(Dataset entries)
★ ★ ★ ★

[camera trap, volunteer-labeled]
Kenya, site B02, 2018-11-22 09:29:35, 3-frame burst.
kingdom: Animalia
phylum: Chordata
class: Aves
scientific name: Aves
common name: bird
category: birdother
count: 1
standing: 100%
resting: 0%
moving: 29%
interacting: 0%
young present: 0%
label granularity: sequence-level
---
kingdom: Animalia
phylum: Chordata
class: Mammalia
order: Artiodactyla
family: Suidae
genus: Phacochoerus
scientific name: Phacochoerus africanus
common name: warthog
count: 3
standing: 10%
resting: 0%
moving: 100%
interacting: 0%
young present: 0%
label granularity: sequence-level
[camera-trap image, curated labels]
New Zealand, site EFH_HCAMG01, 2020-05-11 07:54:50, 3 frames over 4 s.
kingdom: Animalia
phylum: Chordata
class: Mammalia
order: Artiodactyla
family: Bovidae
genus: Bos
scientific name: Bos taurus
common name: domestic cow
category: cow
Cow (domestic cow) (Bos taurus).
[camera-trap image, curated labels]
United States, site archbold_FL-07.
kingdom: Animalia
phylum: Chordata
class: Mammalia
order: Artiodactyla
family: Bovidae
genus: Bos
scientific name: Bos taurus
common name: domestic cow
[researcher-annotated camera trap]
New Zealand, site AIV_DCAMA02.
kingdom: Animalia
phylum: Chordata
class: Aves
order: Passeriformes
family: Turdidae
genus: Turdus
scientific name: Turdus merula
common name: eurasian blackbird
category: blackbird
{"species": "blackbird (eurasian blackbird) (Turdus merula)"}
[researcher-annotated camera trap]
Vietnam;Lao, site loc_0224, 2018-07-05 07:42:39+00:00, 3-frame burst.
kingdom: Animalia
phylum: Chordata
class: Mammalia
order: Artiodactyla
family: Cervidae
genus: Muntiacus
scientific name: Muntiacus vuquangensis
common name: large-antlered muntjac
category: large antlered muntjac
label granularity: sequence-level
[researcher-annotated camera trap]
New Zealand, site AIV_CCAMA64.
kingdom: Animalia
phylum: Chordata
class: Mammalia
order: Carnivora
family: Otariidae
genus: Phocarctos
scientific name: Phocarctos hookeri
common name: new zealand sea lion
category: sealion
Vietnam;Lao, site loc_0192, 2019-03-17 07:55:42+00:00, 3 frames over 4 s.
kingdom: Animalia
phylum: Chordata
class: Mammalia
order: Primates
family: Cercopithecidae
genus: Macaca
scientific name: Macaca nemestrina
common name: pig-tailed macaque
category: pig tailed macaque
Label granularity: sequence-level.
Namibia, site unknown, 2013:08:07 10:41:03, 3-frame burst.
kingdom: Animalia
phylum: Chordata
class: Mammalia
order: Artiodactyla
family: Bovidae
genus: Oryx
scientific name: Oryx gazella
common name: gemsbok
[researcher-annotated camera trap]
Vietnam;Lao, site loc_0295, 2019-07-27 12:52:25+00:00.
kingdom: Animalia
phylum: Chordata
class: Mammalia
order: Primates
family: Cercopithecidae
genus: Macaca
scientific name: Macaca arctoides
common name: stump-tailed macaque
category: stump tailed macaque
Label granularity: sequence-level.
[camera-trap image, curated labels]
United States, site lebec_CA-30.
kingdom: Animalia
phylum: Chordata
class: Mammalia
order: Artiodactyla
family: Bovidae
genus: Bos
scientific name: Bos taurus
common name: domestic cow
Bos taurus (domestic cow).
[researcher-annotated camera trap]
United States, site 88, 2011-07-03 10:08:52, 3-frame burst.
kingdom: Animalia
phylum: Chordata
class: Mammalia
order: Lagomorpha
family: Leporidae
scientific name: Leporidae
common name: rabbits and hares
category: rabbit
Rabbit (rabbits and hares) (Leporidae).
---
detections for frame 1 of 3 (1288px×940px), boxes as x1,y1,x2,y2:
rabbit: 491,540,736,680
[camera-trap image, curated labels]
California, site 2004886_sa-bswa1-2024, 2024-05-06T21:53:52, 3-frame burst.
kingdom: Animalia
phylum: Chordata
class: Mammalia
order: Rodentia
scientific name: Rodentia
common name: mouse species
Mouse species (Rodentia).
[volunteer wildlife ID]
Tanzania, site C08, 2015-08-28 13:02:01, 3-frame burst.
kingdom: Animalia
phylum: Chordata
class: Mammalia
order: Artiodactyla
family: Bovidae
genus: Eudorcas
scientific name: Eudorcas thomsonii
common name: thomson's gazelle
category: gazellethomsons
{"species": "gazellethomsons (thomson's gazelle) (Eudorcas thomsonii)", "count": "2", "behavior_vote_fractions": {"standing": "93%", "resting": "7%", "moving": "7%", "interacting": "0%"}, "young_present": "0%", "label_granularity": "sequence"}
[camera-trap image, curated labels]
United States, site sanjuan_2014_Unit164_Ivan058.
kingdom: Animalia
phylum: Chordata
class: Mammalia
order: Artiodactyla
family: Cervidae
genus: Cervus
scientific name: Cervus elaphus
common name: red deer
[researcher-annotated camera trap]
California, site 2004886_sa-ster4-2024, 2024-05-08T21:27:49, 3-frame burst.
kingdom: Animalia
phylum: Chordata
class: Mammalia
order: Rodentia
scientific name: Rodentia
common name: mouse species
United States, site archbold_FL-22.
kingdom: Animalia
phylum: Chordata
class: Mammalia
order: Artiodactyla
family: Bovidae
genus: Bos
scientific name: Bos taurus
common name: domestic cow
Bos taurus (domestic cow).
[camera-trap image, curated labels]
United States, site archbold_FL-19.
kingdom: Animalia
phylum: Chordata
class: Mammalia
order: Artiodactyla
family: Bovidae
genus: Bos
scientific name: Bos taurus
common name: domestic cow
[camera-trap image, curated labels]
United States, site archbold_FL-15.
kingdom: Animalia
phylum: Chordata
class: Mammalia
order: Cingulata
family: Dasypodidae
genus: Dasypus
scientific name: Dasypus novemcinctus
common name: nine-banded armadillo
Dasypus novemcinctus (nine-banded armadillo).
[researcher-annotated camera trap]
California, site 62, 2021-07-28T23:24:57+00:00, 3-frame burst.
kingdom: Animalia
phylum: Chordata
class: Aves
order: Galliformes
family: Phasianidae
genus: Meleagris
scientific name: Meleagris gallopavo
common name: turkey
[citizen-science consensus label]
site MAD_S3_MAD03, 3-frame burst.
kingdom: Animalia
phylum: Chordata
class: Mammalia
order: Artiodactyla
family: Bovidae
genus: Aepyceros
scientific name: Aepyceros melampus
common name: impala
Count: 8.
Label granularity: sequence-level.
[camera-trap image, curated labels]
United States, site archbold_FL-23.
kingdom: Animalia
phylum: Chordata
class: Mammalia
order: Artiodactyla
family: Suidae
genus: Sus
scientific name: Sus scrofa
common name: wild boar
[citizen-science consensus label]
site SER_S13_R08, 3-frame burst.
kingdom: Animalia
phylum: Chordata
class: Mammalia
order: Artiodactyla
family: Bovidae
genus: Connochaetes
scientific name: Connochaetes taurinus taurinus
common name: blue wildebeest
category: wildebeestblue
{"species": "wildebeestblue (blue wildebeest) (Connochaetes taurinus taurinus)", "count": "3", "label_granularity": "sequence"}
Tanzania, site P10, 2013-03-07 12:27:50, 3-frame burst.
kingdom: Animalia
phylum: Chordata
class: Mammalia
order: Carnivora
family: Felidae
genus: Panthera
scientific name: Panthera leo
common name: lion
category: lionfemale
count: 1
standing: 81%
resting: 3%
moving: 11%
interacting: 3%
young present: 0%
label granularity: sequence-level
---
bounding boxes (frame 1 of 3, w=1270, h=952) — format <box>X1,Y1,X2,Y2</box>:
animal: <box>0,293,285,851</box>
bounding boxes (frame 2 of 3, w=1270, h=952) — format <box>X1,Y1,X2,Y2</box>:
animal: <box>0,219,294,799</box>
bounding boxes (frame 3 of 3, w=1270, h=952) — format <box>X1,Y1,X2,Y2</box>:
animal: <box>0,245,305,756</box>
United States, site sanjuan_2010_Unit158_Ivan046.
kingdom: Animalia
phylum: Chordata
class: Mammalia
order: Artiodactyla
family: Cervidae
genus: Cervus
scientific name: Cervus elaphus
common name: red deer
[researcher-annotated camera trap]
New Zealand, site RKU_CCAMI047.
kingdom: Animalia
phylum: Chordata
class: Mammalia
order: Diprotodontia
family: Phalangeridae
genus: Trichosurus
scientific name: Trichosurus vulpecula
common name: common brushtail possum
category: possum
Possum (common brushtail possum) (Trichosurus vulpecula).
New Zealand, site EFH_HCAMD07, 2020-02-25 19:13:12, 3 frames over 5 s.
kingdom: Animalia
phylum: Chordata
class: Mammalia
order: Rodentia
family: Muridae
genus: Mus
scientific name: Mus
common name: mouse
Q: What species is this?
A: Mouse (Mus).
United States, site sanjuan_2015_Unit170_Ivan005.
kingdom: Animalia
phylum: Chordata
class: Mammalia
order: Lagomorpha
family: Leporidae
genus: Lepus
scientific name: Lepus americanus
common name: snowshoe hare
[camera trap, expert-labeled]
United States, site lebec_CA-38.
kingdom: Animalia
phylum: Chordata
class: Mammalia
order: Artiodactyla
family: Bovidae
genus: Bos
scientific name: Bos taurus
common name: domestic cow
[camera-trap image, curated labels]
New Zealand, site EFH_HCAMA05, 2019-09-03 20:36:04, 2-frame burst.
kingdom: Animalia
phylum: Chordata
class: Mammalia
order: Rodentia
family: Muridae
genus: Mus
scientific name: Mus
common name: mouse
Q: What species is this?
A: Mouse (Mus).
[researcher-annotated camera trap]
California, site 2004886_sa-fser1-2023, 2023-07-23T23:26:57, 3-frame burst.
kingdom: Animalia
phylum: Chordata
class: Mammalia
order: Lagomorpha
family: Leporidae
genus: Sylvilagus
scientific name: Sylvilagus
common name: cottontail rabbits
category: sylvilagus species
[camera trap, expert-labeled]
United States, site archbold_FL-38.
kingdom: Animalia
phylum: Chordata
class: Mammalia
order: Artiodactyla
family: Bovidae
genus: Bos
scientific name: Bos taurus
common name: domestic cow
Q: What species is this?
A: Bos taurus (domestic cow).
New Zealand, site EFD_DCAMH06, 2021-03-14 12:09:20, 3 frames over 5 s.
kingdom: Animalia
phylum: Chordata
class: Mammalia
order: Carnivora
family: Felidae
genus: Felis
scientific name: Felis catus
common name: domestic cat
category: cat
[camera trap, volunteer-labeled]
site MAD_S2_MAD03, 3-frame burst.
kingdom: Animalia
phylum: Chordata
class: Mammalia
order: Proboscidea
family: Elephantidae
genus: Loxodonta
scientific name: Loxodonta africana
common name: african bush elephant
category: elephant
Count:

★ ★ ★ ★

Aim of the task: An exact copy of the lines above, from the one containing "genus: Felis" down to the one containing "genus: Loxodonta" and including both, is the whole answer; retype it and nothing else.

The answer:
genus: Felis
scientific name: Felis catus
common name: domestic cat
category: cat
[camera trap, volunteer-labeled]
site MAD_S2_MAD03, 3-frame burst.
kingdom: Animalia
phylum: Chordata
class: Mammalia
order: Proboscidea
family: Elephantidae
genus: Loxodonta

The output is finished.